▶ **Document text**
== Segment start ==

Perseverance in the Pursuit of Plastics

Wastewater Decanting System from USDA

Three months ago I conducted my first interview with the 2019 UPP Seed Grantees, and today I conducted the last. Each conversation showed me how a human characteristic can be a great tool of research: the ability for people to collaborate in pursuit of shared goals binds people together in the mutual investment of time, energy, and emotions. Elise Granek (PSU) and Elena Nilsen’s (USGS) project is a story of collective perseverance, it shows how we all depend on one another and our built environment to pursue goals for the benefit of people everywhere.

Elise and Elena are interested in understanding the contamination of water and how this impacts ecosystems and organisms. The specific objective of their Seed Grant project is to establish whether there is quantifiable co-occurence of pharmaceutical and personal care product contamination with microplastics in wastewater effluent. It is significantly more expensive to analyze for pharmaceutical waste than it is to analyze for microplastics. So, if Elise and Elena can establish the co-occurrence of these pollutants then environmental managers and scientists may be able to sample for microplastics as a proxy. The money saved could allow for testing in more geographic regions which would expand policy support for more, usually disadvantaged, communities.

== Segment end ==

▶ **Study material**
== Segment start ==

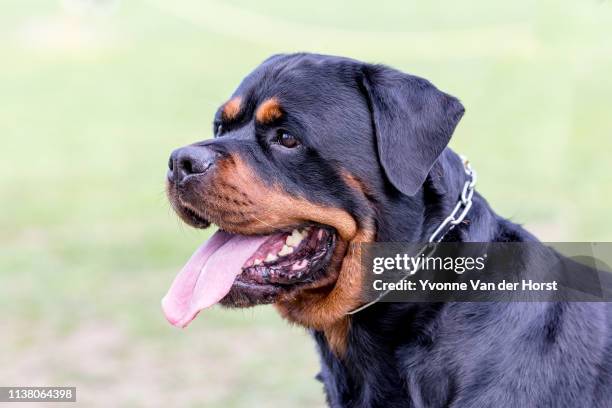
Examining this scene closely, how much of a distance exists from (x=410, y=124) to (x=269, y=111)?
518mm

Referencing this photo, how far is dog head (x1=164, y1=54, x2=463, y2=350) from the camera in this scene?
2875mm

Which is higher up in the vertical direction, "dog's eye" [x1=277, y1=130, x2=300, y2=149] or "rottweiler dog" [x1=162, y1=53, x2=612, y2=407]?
"dog's eye" [x1=277, y1=130, x2=300, y2=149]

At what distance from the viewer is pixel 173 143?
514 inches

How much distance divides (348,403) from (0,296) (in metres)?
4.99

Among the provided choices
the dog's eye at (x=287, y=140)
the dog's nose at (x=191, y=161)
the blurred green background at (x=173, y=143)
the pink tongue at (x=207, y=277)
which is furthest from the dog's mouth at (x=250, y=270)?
the blurred green background at (x=173, y=143)

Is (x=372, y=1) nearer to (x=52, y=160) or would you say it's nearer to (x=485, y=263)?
(x=52, y=160)

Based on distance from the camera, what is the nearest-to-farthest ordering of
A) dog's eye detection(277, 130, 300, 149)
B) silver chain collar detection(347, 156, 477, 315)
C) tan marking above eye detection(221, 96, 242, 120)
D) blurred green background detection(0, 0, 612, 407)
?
1. silver chain collar detection(347, 156, 477, 315)
2. dog's eye detection(277, 130, 300, 149)
3. tan marking above eye detection(221, 96, 242, 120)
4. blurred green background detection(0, 0, 612, 407)

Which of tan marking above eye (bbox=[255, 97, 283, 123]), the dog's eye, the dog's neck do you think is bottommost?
the dog's neck

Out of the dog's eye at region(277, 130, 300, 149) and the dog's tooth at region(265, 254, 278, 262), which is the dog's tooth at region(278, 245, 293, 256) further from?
the dog's eye at region(277, 130, 300, 149)

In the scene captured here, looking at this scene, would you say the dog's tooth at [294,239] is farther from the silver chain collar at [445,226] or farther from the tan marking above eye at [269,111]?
the tan marking above eye at [269,111]

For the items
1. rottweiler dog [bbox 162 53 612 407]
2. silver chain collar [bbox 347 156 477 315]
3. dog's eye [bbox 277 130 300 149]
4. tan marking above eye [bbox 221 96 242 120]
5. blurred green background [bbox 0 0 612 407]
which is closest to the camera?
rottweiler dog [bbox 162 53 612 407]

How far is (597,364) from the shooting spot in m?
2.74

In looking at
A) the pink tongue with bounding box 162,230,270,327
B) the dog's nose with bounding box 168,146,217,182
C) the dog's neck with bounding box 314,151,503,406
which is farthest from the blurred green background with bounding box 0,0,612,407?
the dog's nose with bounding box 168,146,217,182

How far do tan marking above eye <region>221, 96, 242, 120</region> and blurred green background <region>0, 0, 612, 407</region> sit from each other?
4.36 ft
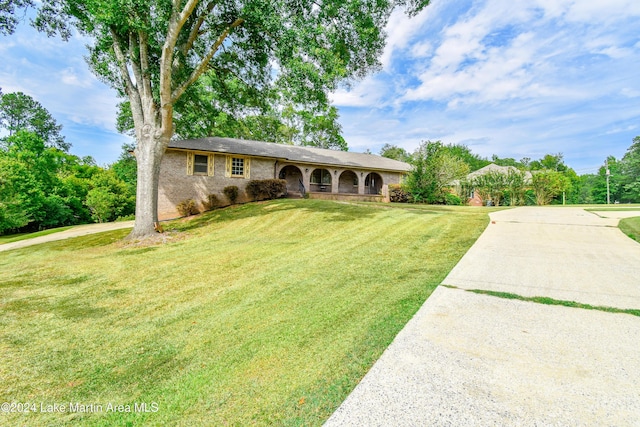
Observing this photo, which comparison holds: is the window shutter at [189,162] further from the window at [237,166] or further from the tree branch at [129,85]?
the tree branch at [129,85]

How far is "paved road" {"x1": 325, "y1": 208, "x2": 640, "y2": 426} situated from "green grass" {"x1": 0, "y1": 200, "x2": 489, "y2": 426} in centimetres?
26

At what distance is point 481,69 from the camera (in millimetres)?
14164

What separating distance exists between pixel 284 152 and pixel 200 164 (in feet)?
19.4

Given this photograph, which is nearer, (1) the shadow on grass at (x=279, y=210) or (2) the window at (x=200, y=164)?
(1) the shadow on grass at (x=279, y=210)

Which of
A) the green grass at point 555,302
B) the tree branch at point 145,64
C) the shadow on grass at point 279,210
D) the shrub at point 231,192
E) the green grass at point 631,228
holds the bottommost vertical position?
the green grass at point 555,302

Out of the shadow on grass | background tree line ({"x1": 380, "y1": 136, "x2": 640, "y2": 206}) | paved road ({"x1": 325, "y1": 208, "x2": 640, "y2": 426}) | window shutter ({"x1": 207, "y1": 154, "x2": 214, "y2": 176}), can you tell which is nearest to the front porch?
background tree line ({"x1": 380, "y1": 136, "x2": 640, "y2": 206})

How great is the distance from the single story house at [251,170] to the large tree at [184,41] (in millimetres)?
4815

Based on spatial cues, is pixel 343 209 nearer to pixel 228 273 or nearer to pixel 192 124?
pixel 228 273

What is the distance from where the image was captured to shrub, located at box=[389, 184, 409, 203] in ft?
67.4

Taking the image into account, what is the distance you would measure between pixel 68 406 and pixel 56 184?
3003 cm

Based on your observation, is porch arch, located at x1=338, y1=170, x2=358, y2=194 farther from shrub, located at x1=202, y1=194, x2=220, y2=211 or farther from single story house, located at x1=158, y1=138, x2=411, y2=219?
shrub, located at x1=202, y1=194, x2=220, y2=211

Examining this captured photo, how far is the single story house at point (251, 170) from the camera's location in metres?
15.1

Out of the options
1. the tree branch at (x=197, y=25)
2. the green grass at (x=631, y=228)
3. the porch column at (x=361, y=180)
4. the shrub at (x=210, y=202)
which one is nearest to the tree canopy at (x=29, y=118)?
the shrub at (x=210, y=202)

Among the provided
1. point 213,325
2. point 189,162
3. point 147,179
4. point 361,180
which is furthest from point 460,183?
point 213,325
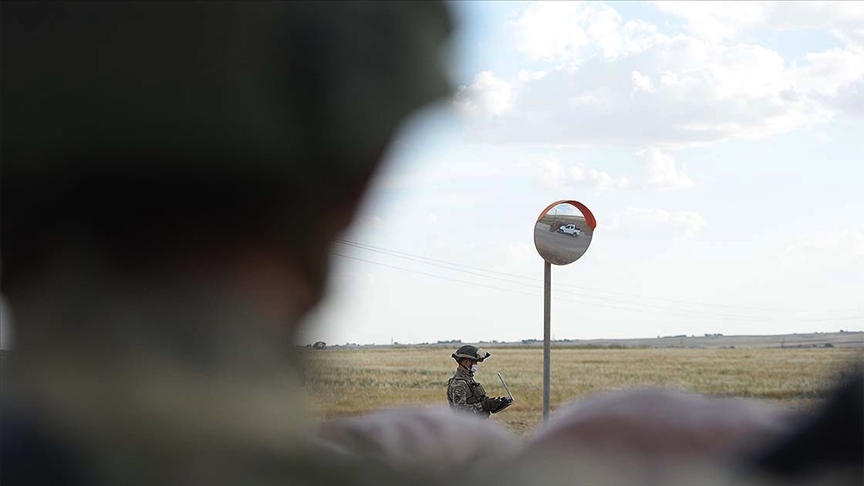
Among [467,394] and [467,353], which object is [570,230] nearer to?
[467,353]

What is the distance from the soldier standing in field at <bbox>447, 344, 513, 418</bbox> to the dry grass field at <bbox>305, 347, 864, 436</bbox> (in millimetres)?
416

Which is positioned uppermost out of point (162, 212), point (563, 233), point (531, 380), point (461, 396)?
point (563, 233)

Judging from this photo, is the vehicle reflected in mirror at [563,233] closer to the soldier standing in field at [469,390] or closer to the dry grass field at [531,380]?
the dry grass field at [531,380]

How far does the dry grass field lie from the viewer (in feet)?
2.63

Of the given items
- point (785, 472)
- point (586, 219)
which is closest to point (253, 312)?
point (785, 472)

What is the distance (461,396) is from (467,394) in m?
0.08

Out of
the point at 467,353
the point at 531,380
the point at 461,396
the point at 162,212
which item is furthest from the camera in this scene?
the point at 531,380

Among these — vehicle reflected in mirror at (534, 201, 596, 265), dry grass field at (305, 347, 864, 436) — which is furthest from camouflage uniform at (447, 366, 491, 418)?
vehicle reflected in mirror at (534, 201, 596, 265)

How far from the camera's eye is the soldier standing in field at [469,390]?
12039 millimetres

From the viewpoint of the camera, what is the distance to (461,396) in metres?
12.1

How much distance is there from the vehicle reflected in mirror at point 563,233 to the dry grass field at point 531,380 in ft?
4.23

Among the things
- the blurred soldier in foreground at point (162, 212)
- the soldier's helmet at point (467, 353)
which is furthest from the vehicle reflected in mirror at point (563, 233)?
the blurred soldier in foreground at point (162, 212)

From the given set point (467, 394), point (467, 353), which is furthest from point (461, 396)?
point (467, 353)

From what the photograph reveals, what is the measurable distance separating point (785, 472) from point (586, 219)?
893 centimetres
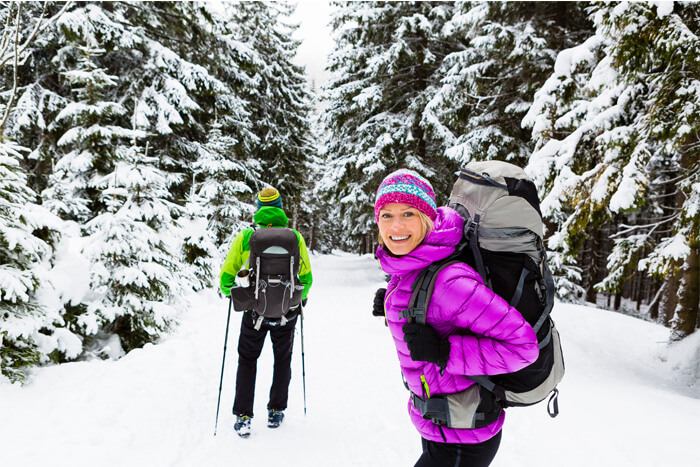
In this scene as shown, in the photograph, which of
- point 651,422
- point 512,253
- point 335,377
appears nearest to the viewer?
point 512,253

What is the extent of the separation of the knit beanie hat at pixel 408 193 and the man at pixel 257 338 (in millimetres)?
1960

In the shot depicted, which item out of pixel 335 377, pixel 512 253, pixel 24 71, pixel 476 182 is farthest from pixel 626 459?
pixel 24 71

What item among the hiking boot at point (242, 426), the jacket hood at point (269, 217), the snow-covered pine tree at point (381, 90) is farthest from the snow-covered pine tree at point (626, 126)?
the snow-covered pine tree at point (381, 90)

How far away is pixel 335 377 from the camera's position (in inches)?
211

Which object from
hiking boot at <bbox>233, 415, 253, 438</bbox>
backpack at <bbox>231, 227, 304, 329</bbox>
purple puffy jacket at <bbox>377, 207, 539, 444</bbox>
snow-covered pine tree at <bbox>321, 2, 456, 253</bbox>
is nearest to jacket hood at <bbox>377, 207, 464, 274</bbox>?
purple puffy jacket at <bbox>377, 207, 539, 444</bbox>

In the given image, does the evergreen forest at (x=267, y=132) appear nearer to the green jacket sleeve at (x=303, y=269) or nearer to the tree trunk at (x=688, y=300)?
the tree trunk at (x=688, y=300)

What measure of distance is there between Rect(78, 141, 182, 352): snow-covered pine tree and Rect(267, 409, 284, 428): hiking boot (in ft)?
9.18

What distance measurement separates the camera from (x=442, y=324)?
1714 millimetres

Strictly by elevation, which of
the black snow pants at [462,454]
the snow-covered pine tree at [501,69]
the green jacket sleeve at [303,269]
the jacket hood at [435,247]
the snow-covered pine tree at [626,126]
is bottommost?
the black snow pants at [462,454]

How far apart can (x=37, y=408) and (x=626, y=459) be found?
18.5ft

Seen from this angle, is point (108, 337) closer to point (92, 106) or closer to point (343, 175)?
point (92, 106)

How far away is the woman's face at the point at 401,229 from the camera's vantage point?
68.9 inches

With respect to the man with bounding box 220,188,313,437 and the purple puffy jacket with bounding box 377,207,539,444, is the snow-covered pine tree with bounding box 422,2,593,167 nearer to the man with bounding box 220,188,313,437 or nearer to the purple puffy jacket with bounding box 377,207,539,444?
the man with bounding box 220,188,313,437

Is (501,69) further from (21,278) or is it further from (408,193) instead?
(21,278)
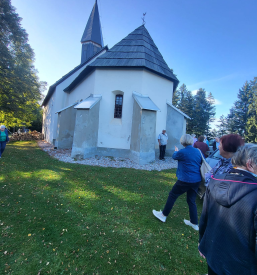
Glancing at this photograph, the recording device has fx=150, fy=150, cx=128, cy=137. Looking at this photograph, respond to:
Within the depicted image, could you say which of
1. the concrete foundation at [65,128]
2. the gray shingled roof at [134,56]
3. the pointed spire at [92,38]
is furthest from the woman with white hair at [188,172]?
the pointed spire at [92,38]

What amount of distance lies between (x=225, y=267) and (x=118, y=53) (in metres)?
11.9

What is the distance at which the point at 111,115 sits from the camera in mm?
10031

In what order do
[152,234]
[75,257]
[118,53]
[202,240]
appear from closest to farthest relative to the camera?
[202,240] → [75,257] → [152,234] → [118,53]

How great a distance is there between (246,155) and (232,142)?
0.75m

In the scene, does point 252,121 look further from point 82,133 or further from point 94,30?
point 82,133

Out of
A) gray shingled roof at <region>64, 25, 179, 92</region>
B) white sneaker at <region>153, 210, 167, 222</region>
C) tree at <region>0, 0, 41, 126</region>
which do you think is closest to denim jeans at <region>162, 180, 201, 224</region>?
white sneaker at <region>153, 210, 167, 222</region>

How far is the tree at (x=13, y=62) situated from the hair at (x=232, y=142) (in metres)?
17.1

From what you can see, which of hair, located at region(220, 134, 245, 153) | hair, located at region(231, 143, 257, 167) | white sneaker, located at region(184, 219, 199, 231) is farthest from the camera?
white sneaker, located at region(184, 219, 199, 231)

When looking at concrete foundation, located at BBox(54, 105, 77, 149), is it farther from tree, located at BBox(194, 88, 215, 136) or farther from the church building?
tree, located at BBox(194, 88, 215, 136)

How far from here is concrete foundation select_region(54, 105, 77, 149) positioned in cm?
1227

== Segment end ==

Reproduce the passage of the microplastics article above starting at "Three months ago" and ending at "of people everywhere.".

▶ **Solution to this task**
Three months ago I conducted my first interview with the 2019 UPP Seed Grantees, and today I conducted the last. Each conversation showed me how a human characteristic can be a great tool of research: the ability for people to collaborate in pursuit of shared goals binds people together in the mutual investment of time, energy, and emotions. Elise Granek (PSU) and Elena Nilsen’s (USGS) project is a story of collective perseverance, it shows how we all depend on one another and our built environment to pursue goals for the benefit of people everywhere.